No need to move to the suburbs to enjoy congestion. But an October 19 press release from the Streeterville Organization of Active Residents quotes its president, Rosalind Hecim, saying, "As each real estate development starts in Streeterville, the impact on traffic congestion in our area will head the list of concerns." The city's traffic study, due out in January, "hopefully will be the beginning of a citywide study to stop congestion and traffic issues before they overtake our neighborhood." Meanwhile, SOAR is inviting members to get specific: "In 50 words or less, please write and let us know what you feel is the worst intersection in Streeterville....We need to know how long you had to wait to pass through an intersection, the time of day, the day of the week, etc."

"However much I dislike it, the scouts should be allowed to keep their ban on gays," writes Paul Varnell in the Chicago Free Press (October 20). "But only if they give up every single government charter and sponsorship, their free meeting space, funding, equipment and other benefits. No gay tax money for anti-gay discriminators."

Probably not depicted: the Crusades, the Inquisition, and the Thirty Years' War. According to a recent press release from a South Carolina company, "The Holy Wrap wrapping paper would be made available in a wide variety of colors and would depict religious scenes, events, and characters which are representative of happenings and people that are described in the Bible and are associated with religion."

"As a young journalist 20 years ago, I was an admirer of Carol Moseley-Braun," writes Bruce Shapiro in Salon (November 9). He "rejoiced" at her 1992 Senate election, "even though I'd long since left Chicago and hadn't, therefore, stayed closely informed about her rise. It turned out that as she had made her way up through the Chicago machine, Moseley-Braun had changed. In the Senate, accordingly, she pursued high-profile symbolic crusades like that Daughters of the Confederacy emblem, instead of pressuring the Clinton administration to fulfill its civil-rights or health-reform promises." Her notorious support of the late Nigerian dictator Sani Abacha led Shapiro to the unappealing position of agreeing with Jesse Helms on Moseley-Braun's ambassadorship to New Zealand: "She is still an international incident waiting to happen."

It's hard to be cool when you're a pediatrician. Slogan from a recent "fact sheet" sent out by the suburban-based American Academy of Pediatrics: "Inhalants: It's not cool to be dead."

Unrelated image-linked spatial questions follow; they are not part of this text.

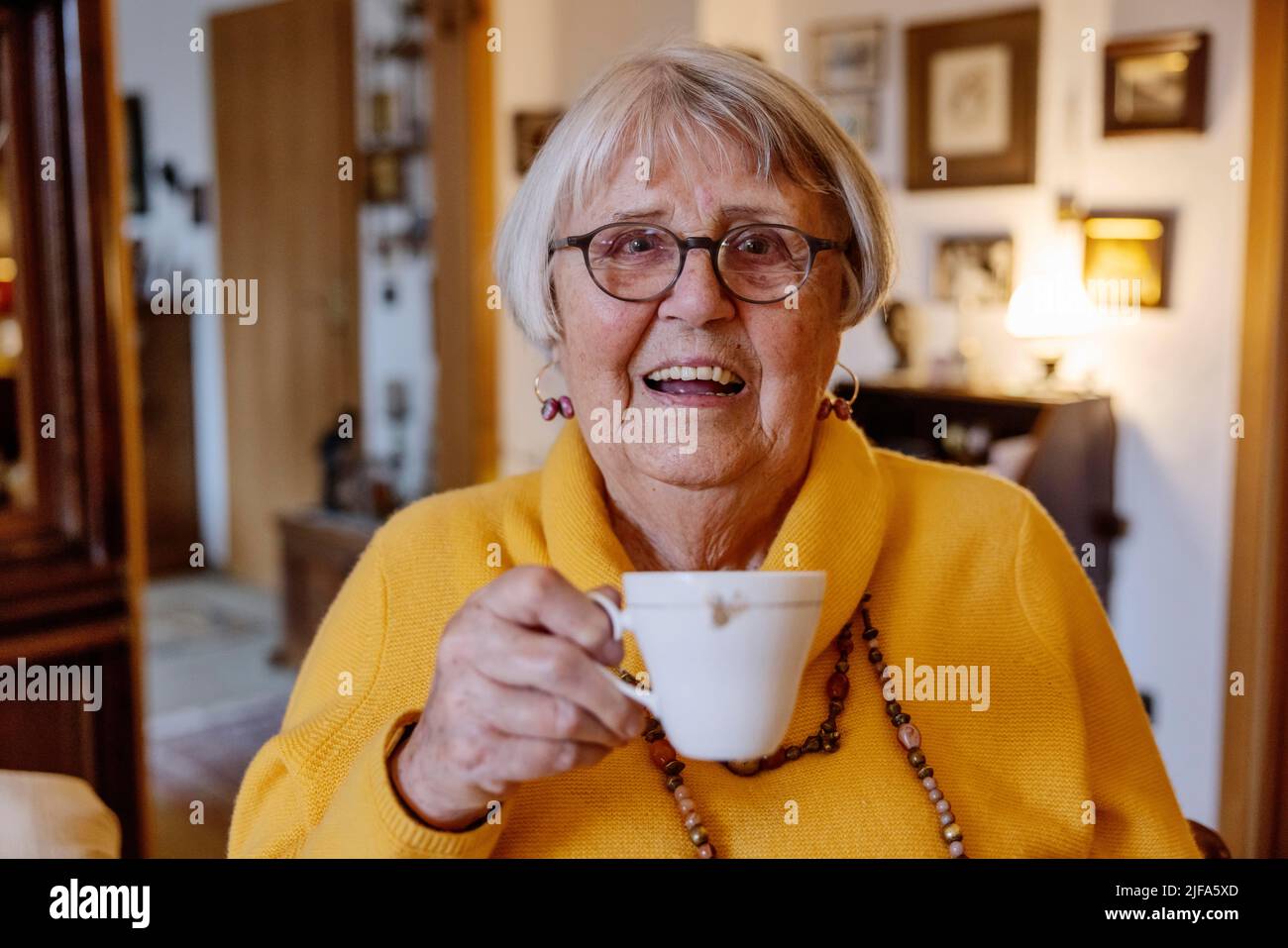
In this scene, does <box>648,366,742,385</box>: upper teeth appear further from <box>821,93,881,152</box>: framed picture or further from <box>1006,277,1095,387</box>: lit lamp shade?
<box>821,93,881,152</box>: framed picture

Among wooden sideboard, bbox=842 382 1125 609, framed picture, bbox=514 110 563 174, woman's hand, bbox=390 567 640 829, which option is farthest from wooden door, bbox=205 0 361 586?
woman's hand, bbox=390 567 640 829

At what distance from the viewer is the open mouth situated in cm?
89

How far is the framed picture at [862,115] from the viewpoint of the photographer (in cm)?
300

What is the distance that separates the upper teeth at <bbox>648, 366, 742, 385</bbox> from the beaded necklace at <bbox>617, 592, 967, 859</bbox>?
0.72 ft

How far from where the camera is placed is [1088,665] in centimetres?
101

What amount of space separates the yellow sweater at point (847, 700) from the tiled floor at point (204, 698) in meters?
1.17

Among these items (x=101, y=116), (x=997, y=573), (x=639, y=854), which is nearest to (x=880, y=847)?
(x=639, y=854)

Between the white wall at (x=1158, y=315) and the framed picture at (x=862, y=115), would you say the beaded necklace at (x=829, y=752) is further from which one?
the framed picture at (x=862, y=115)

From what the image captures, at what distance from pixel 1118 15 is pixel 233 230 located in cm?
314

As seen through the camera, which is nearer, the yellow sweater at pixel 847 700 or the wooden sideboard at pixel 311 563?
the yellow sweater at pixel 847 700

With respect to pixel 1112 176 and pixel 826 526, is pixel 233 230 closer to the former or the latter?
pixel 1112 176

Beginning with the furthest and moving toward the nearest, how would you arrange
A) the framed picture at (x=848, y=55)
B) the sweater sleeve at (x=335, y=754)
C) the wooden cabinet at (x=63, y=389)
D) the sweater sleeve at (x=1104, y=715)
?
the framed picture at (x=848, y=55)
the wooden cabinet at (x=63, y=389)
the sweater sleeve at (x=1104, y=715)
the sweater sleeve at (x=335, y=754)

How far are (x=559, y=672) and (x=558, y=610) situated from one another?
1.3 inches

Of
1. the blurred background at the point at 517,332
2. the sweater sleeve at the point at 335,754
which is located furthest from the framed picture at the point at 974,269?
the sweater sleeve at the point at 335,754
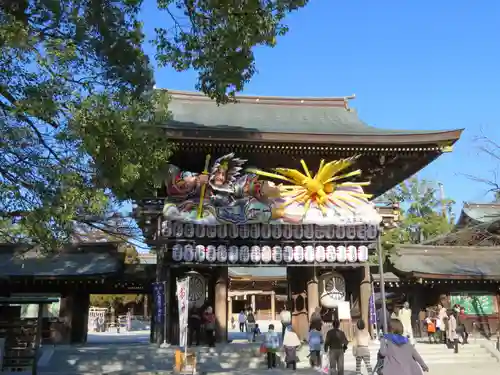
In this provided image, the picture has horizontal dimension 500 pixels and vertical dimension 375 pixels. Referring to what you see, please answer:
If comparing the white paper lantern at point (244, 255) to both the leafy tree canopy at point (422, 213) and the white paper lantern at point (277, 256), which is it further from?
the leafy tree canopy at point (422, 213)

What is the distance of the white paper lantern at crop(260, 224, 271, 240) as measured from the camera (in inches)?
608

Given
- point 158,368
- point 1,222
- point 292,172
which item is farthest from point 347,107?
point 1,222

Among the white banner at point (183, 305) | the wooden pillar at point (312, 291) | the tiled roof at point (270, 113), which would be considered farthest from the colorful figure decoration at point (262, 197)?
the white banner at point (183, 305)

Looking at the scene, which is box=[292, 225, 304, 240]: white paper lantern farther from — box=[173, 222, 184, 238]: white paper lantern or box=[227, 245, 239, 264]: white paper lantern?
box=[173, 222, 184, 238]: white paper lantern

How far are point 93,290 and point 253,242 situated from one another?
27.4 feet

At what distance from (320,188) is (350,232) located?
176 centimetres

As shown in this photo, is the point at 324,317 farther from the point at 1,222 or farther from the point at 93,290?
the point at 1,222

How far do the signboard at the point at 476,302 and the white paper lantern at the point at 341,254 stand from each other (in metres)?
9.09

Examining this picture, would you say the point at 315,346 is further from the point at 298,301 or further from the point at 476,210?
the point at 476,210

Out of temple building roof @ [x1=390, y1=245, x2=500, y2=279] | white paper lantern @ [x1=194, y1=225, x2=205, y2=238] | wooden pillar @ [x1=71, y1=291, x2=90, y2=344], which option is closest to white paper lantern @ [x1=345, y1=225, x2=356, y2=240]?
white paper lantern @ [x1=194, y1=225, x2=205, y2=238]

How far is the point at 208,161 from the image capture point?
50.2ft

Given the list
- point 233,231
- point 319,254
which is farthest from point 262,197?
point 319,254

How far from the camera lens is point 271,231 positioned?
1553 centimetres

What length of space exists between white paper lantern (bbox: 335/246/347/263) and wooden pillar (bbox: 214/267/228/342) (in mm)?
3659
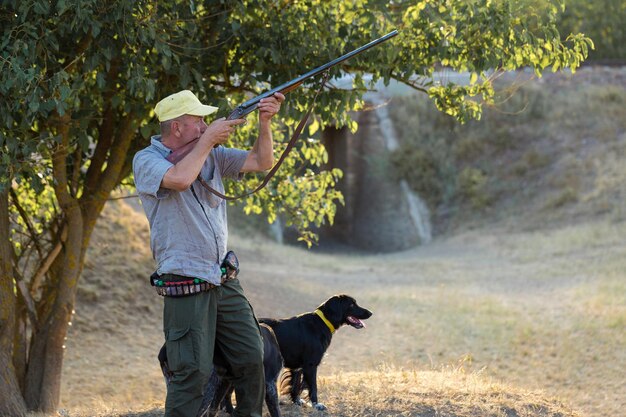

Where does white-collar crime pay? New Jersey, Arizona, and Montana. In these jurisdictions, the most lenient in the country, less than 30 percent of white-collar criminals convicted in federal court from 1993 to 1997 were sent to prison, according to the American Bar Association's ABA Journal (November). The toughest federal courts, which imprison at least 70 percent of white-collar convicts, were Rhode Island, the Middle District of Louisiana, the Southern District of Georgia, the Southern District of Iowa, and the Western District of Wisconsin (the nation's toughest, imprisoning nearly 85 percent). The Northern District of Illinois, which includes Chicago, imprisoned 54 percent, just a bit over the national average.